Please transcribe the listing that follows exactly; images are to be excluded.
Information provided START
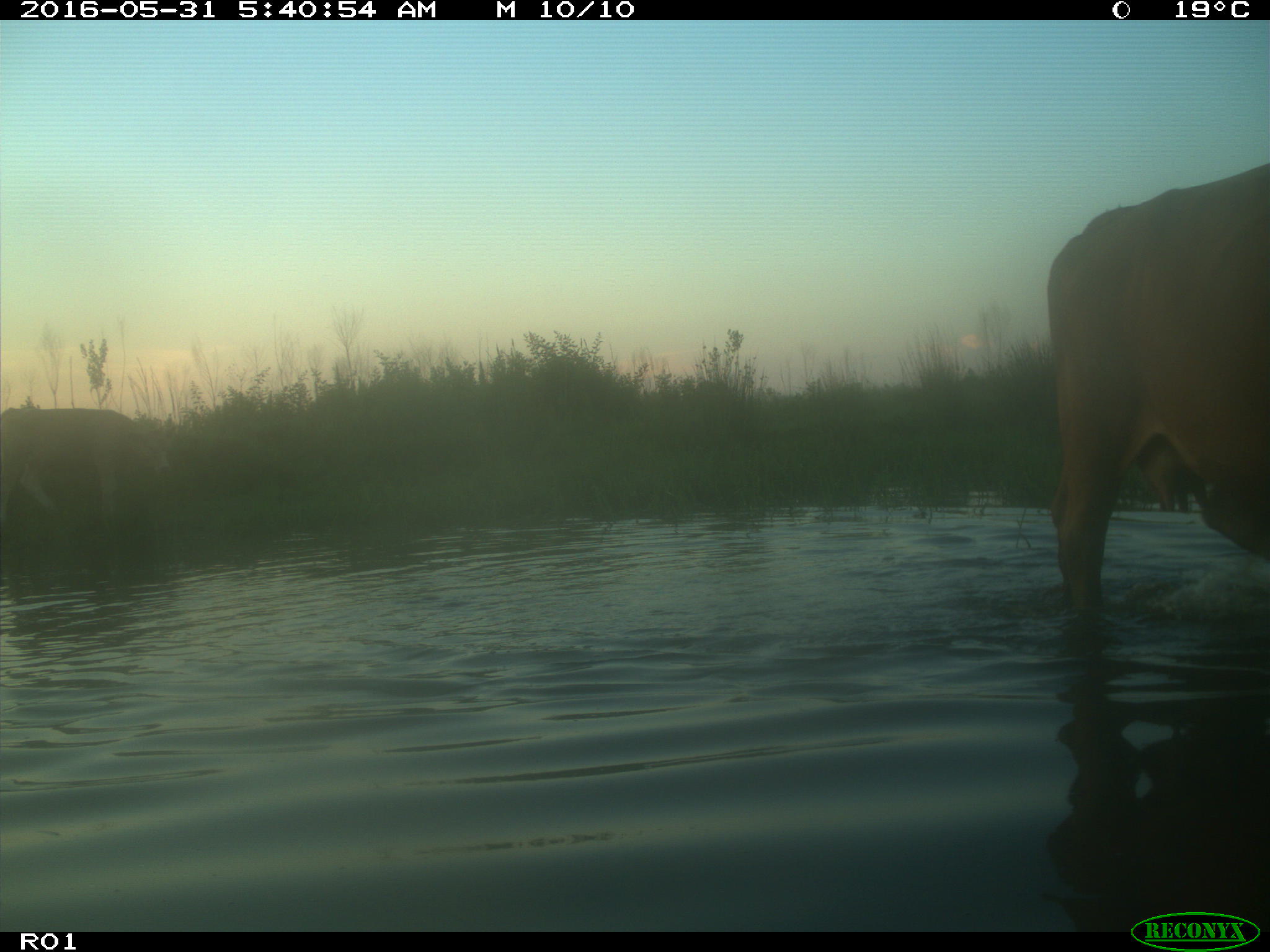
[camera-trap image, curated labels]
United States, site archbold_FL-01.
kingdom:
Information provided END
Result for this task
[camera-trap image, curated labels]
United States, site archbold_FL-01.
kingdom:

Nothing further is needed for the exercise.